[v4] http-backend: allow empty CONTENT_LENGTH
diff mbox series

Message ID 20180909041016.23980-1-max@max630.net
State New
Headers show
Series
  • [v4] http-backend: allow empty CONTENT_LENGTH
Related show

Commit Message

Max Kirillov Sept. 9, 2018, 4:10 a.m. UTC
Before 817f7dc223, CONTENT_LENGTH variable was never considered,
http-backend was just reading request body from standard input until EOF
when it, or a command started by it, needed it.

Then it was discovered that some HTTP do not close standard input, instead
expecting CGI scripts to obey CONTENT_LENGTH. In 817f7dc223, behavior
was changed to consider the CONTENT_LENGTH variable when it is set. Case
of unset CONTENT_LENGTH was kept to mean "read until EOF" which is not
compliant to the RFC3875 (which treats it as empty body), but
practically is used when client uses chunked encoding to submit big
request.

Case of empty CONTENT_LENGTH has slept through this conditions.
Apparently, it is used for GET requests, and RFC3875 does specify that
it also means empty body. Current implementation, however, fails to
parse it and aborts the request.

Fix the case of empty CONTENT_LENGTH to be treated as zero-length body
is expected, as specified by RFC3875. It does not actually matter what
does it mean because body is never read anyway, it just should not cause
parse error. Add a test for the case.

Reported-By: Jelmer Vernooń≥ <jelmer@jelmer.uk>
Authored-by: Jeff King <peff@peff.net>
Signed-off-by: Max Kirillov <max@max630.net>
---
The fix suggested by Jeff. I supposed there should be "signed-off"
The tests pass as well
 http-backend.c                         | 24 ++++++++++++++++++++++--
 t/t5562-http-backend-content-length.sh | 11 +++++++++++
 2 files changed, 33 insertions(+), 2 deletions(-)

Comments

Jonathan Nieder Sept. 10, 2018, 5:25 a.m. UTC | #1
Max Kirillov wrote:

> Reported-By: Jelmer Vernooń≥ <jelmer@jelmer.uk>
> Authored-by: Jeff King <peff@peff.net>
> Signed-off-by: Max Kirillov <max@max630.net>

Nit: for this kind of case of forwarding someone else's patch, we put
a From field at the beginning of the body of the message.  "git
format-patch" can produce a message with that format if you commit
with 'git commit --author="Someone Else <person@example.com>"' and run
format-patch with --from="My Name <me@example.com>".  More details are
in the DISCUSSION section of git-format-patch(1).

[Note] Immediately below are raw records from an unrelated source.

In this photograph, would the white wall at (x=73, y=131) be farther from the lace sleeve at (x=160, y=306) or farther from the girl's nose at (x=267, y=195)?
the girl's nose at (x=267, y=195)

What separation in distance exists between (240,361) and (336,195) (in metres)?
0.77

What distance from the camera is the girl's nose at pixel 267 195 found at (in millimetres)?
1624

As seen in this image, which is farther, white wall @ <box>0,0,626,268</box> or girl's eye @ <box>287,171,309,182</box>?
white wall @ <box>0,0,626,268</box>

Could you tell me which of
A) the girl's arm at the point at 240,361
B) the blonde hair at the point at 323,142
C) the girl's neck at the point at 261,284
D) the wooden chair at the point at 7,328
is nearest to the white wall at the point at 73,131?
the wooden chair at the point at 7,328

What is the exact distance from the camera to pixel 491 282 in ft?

As with v3, since v2 is already in "next" this should go incremental.

[...]
> --- a/http-backend.c
> +++ b/http-backend.c
> @@ -353,8 +353,28 @@ static ssize_t get_content_length(void)
>  	ssize_t val = -1;
>  	const char *str = getenv("CONTENT_LENGTH");
>  
> -	if (str && !git_parse_ssize_t(str, &val))
> -		die("failed to parse CONTENT_LENGTH: %s", str);
> +	if (!str) {
> +		/*
> +		 * RFC3875 says this must mean "no body", but in practice we
> +		 * receive chunked encodings with no CONTENT_LENGTH. Tell the
> +		 * caller to read until EOF.
> +		 */
> +		val = -1;
> +	} else if (!*str) {
> +		/*
> +		 * An empty length should be treated as "no body" according to
> +		 * RFC3875, and this seems to hold in practice.
> +		 */
> +		val = 0;

Are there example callers that this version fixes?  Where can I read
more, or what can I run to experience it?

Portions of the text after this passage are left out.